* _What you will do_:
Rewrite the items below as a numbered list, one line per entry, without the blank lines. Leave the pictures out of your answer.

───── Data to process

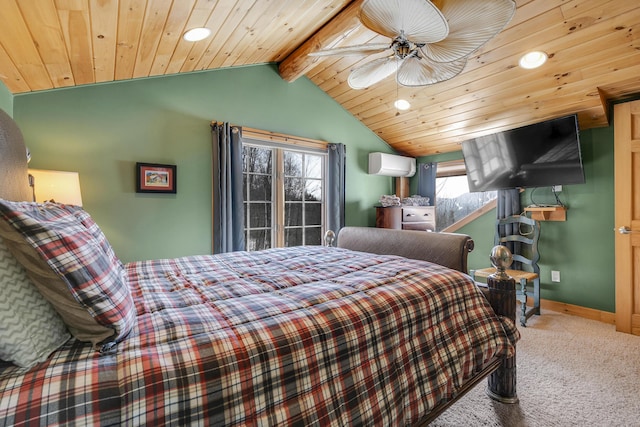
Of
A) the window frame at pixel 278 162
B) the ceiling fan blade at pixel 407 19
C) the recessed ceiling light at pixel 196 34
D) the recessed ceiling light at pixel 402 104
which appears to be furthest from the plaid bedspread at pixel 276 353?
the recessed ceiling light at pixel 402 104

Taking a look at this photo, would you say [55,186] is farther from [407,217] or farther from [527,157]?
[527,157]

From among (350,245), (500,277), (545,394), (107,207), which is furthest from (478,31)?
(107,207)

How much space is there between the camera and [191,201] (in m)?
3.17

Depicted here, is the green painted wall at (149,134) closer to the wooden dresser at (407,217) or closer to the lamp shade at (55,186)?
the lamp shade at (55,186)

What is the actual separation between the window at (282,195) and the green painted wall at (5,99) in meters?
1.95

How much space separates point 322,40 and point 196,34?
117 cm

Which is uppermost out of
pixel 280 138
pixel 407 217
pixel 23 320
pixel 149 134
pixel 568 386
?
pixel 280 138

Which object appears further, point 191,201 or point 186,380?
point 191,201

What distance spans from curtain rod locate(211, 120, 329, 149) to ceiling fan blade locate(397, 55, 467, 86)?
1825mm

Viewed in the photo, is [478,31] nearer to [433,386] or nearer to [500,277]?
[500,277]

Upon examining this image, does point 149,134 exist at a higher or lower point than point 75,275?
higher

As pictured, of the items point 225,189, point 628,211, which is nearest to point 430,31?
point 225,189

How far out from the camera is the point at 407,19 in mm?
1589

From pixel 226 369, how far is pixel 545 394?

──────────

* _In response_:
1. Of
2. A) the window frame at pixel 278 162
3. B) the ceiling fan blade at pixel 407 19
4. C) the recessed ceiling light at pixel 196 34
5. D) the recessed ceiling light at pixel 402 104
6. which appears to be furthest from the plaid bedspread at pixel 276 353?
7. the recessed ceiling light at pixel 402 104
8. Taking a look at this photo, would you say [55,186] is farther from [407,217] or farther from [527,157]?
9. [527,157]
10. From among (350,245), (500,277), (545,394), (107,207), which is furthest from (478,31)?
11. (107,207)
12. How much space is there between the camera and [191,201] (in m)?
13. 3.17
14. Depicted here, is the green painted wall at (149,134) closer to the wooden dresser at (407,217) or closer to the lamp shade at (55,186)?
15. the lamp shade at (55,186)
16. What is the actual separation between the window at (282,195) and the green painted wall at (5,99) in meters?
17. 1.95
18. How much space separates point 322,40 and point 196,34?
19. 117 cm
20. Which is uppermost out of
21. pixel 280 138
22. pixel 407 217
23. pixel 23 320
24. pixel 149 134
25. pixel 568 386
26. ?
27. pixel 280 138
28. Which object appears further, point 191,201 or point 186,380?
29. point 191,201
30. What distance spans from curtain rod locate(211, 120, 329, 149) to ceiling fan blade locate(397, 55, 467, 86)?
31. 1825mm
32. Viewed in the photo, is [478,31] nearer to [433,386] or nearer to [500,277]?
33. [500,277]
34. Upon examining this image, does point 149,134 exist at a higher or lower point than point 75,275?
35. higher
36. As pictured, of the items point 225,189, point 628,211, which is nearest to point 430,31?
37. point 225,189
38. How far out from the camera is the point at 407,19 in mm?
39. 1589
40. From pixel 226 369, how far is pixel 545 394?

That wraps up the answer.